It doesn't matter what he says. All that matters is that he asks the question back so she can say “that beard” or “this house.”

“You know what? There is one thing I would change about you.” Ronan looks so serious that she feels scared, then she sees the softness in his gray eyes. “I'd change your childhood. Your father taking off. Your mother going crazy like that. I'd change it so you had a happier beginning.”

*   *   *

“How can I get Ronan to give me flowers?” Mia asks Katy.

“Ask him. Say, ‘Ronan, I'm a woman, I desire flowers, buy some for me.'”

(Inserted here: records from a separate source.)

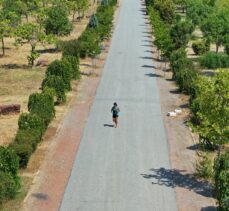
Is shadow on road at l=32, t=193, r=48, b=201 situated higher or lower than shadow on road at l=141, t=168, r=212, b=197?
higher

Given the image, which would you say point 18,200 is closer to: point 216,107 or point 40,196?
point 40,196

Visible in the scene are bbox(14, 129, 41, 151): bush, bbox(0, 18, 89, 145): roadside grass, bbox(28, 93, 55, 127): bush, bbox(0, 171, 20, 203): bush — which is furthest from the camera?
bbox(0, 18, 89, 145): roadside grass

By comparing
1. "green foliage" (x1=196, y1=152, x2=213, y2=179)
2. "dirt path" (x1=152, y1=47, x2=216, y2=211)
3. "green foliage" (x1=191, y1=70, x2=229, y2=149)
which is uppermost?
"green foliage" (x1=191, y1=70, x2=229, y2=149)

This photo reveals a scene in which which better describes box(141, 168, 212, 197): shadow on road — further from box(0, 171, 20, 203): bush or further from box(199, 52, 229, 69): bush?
box(199, 52, 229, 69): bush

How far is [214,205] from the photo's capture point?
22.1 meters

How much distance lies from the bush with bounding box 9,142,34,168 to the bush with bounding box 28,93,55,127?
469 centimetres

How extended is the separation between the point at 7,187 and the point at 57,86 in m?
15.3

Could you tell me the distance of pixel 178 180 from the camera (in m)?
24.5

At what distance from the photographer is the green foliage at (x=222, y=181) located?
770 inches

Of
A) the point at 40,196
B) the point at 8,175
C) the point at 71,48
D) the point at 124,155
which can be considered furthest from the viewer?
the point at 71,48

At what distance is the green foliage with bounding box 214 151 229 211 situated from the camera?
64.1ft

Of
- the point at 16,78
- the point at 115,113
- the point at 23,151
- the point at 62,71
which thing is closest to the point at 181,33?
the point at 16,78

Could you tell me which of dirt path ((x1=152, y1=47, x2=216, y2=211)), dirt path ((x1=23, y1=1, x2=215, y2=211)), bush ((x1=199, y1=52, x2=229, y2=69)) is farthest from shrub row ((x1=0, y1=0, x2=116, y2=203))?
bush ((x1=199, y1=52, x2=229, y2=69))

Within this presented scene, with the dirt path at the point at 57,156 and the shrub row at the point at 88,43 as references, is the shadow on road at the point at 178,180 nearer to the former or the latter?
the dirt path at the point at 57,156
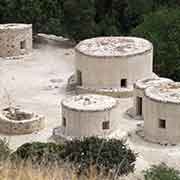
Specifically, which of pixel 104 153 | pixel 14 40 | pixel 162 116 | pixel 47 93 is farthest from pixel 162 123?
pixel 14 40

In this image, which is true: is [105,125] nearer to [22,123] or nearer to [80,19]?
[22,123]

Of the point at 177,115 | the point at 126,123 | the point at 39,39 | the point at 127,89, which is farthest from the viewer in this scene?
the point at 39,39

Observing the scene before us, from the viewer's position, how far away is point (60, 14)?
47125 mm

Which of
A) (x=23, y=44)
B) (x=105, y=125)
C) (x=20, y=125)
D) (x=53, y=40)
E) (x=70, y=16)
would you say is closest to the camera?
(x=105, y=125)

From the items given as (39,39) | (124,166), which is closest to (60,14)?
(39,39)

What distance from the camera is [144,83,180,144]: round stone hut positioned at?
28.3 metres

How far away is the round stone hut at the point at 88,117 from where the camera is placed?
2858cm

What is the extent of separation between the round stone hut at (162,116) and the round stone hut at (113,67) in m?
4.85

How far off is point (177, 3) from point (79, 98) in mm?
21877

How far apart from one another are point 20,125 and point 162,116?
6.02 metres

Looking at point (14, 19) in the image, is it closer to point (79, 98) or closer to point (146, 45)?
point (146, 45)

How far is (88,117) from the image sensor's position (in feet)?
93.7

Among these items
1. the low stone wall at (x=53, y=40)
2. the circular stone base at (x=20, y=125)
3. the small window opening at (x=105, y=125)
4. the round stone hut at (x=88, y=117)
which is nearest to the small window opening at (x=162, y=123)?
the round stone hut at (x=88, y=117)

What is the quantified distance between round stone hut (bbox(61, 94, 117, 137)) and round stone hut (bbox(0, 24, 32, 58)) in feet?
41.5
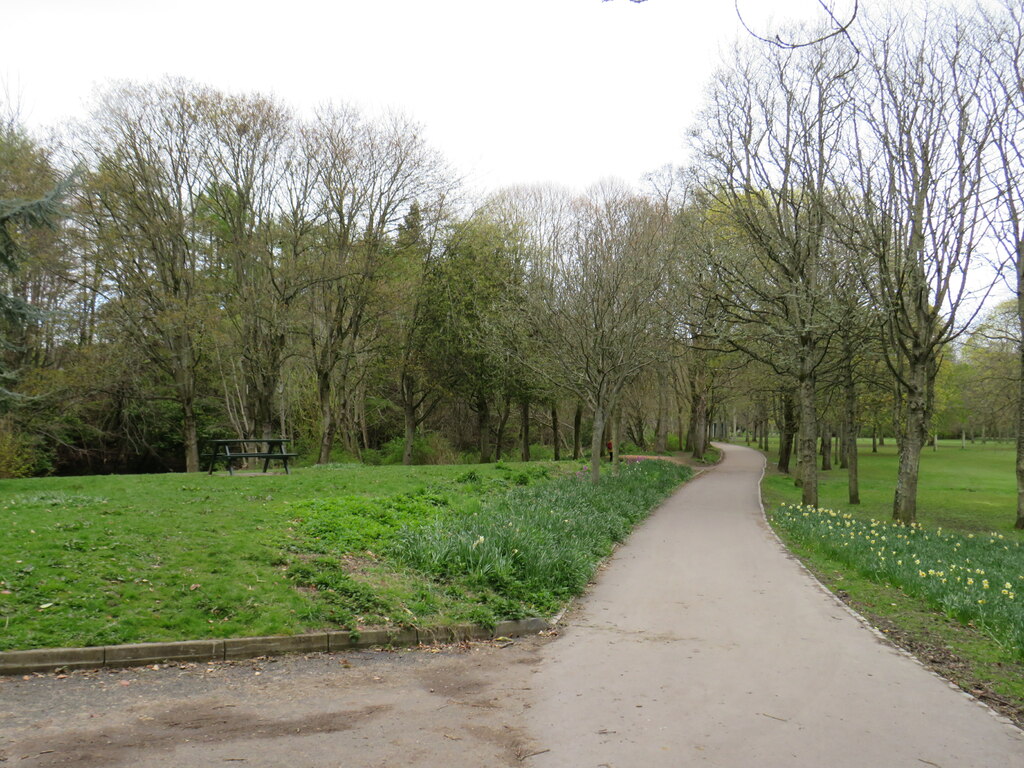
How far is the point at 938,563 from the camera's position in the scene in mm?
10391

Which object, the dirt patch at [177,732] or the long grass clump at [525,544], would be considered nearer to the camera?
the dirt patch at [177,732]

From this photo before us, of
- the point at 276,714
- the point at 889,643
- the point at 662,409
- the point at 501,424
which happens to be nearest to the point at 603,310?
the point at 889,643

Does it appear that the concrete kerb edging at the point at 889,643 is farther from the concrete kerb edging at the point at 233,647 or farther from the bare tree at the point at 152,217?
the bare tree at the point at 152,217

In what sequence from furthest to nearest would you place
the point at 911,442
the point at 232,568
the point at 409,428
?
the point at 409,428, the point at 911,442, the point at 232,568

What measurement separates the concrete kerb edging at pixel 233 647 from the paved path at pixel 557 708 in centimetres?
18

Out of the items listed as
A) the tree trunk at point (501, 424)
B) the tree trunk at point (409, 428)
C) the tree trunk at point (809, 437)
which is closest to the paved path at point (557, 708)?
the tree trunk at point (809, 437)

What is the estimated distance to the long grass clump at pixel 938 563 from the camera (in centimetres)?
761

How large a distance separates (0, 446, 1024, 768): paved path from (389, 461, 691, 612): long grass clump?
48.1 inches

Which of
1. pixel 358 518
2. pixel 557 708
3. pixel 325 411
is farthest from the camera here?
pixel 325 411

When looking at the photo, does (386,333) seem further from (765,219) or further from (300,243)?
(765,219)

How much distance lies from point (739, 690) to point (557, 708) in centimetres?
150

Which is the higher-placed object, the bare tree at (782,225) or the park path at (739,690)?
the bare tree at (782,225)

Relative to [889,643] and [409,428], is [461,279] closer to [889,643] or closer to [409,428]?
[409,428]

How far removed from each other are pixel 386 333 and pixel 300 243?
19.4 ft
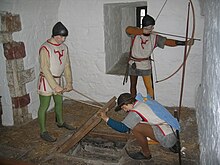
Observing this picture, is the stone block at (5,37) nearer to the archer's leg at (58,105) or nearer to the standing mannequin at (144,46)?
the archer's leg at (58,105)

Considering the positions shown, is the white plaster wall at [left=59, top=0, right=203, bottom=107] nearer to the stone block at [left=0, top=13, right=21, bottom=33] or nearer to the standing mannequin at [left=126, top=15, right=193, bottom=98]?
the standing mannequin at [left=126, top=15, right=193, bottom=98]

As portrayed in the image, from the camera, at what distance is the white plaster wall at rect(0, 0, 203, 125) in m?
4.61

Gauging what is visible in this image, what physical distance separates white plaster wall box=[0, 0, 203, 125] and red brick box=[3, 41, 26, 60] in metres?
0.12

Mia gives her sister a withering look.

“Did you ask Phil to bring you those?” There is a vase of bright orange Asiatic lilies on Katy's table. A bud vase with a single white rose on the mantelpiece. A spray of pink orchids in a water glass on the windowsill.

Katy laughs. “Phil's sister owns a flower shop on Camden Street. He's in and out of there every other day.”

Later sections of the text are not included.